Segment Start: TEXT

Alison González

Personal information
- Full name: Alison Hecnary González Esquivel
- Date of birth: 31 January 2002 (age 24)
- Place of birth: Tepic, Nayarit, Mexico
- Height: 1.68 m (5 ft 6 in)
- Position: Forward

Team information
- Current team: UANL
- Number: 30

Senior career*
- Years: Team / Apps / (Gls)
- 2018: UANL / 25 / (11)
- 2019–2021: Atlas / 100 / (72)
- 2022–2023: América / 61 / (27)
- 2024–: UANL / 34 / (7)

International career
- 2017–2018: Mexico U17
- 2019–2020: Mexico U20
- 2021–: Mexico / 10 / (3)

= Alison González =

Mexican footballer (born 2002)

Alison Hecnary González Esquivel (born 31 January 2002) is a Mexican professional footballer who plays as a forward for Liga MX Femenil side UANL.

Segment End: TEXT
Segment Start: STORED DATA

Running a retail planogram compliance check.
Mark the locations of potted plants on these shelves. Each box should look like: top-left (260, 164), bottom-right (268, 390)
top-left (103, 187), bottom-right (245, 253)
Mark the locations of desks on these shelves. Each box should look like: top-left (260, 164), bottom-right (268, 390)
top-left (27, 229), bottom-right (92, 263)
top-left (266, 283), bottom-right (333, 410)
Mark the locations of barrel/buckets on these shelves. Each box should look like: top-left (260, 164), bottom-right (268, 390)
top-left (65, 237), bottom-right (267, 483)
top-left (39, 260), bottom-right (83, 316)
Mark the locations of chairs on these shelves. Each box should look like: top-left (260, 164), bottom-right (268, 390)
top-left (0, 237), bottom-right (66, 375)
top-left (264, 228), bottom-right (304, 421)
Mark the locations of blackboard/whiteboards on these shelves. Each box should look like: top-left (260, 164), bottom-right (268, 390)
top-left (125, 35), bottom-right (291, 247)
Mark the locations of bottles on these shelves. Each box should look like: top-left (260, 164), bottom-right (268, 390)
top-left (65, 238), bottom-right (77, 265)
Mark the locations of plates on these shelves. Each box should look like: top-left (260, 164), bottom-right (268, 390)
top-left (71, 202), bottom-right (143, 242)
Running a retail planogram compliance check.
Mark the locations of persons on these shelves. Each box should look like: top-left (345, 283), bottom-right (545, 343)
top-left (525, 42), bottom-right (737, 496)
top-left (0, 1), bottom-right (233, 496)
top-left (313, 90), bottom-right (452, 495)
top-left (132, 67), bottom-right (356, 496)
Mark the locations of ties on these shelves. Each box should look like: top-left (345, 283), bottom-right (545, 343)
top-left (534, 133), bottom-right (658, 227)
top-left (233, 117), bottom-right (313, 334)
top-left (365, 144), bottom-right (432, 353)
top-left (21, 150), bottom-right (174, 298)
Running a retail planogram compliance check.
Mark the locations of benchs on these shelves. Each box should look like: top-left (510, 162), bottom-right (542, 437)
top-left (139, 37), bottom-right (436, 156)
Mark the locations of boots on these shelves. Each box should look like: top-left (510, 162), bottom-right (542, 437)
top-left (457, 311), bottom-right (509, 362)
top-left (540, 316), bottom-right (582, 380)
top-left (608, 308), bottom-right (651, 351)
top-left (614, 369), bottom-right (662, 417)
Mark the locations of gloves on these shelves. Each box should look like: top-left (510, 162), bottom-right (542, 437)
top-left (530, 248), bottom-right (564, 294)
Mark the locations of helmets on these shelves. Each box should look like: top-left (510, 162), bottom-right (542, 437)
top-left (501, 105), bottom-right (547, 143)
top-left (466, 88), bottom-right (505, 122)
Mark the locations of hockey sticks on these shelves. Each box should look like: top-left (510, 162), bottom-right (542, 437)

Segment End: STORED DATA

PROMPT A — List each senior career entry in the Alison González profile, giving the years and the team for each.
PROMPT B —
Answer these questions from the Alison González profile.
(i) Where was she born?
(ii) What number does she wear for her current team?
(iii) In which years did she play for Mexico U20?
PROMPT C — Return the part of the Alison González profile starting with "- Place of birth: Tepic, Nayarit, Mexico" and going on through "Atlas / 100 / (72)", copied word for word.
The items have nothing to do with the Alison González profile.

EXERCISE OUTPUT A —
2018: UANL
2019–2021: Atlas
2022–2023: América
2024–: UANL

EXERCISE OUTPUT B —
(i) Tepic, Nayarit, Mexico
(ii) 30
(iii) 2019–2020

EXERCISE OUTPUT C —
- Place of birth: Tepic, Nayarit, Mexico
- Height: 1.68 m (5 ft 6 in)
- Position: Forward

Team information
- Current team: UANL
- Number: 30

Senior career*
- Years: Team / Apps / (Gls)
- 2018: UANL / 25 / (11)
- 2019–2021: Atlas / 100 / (72)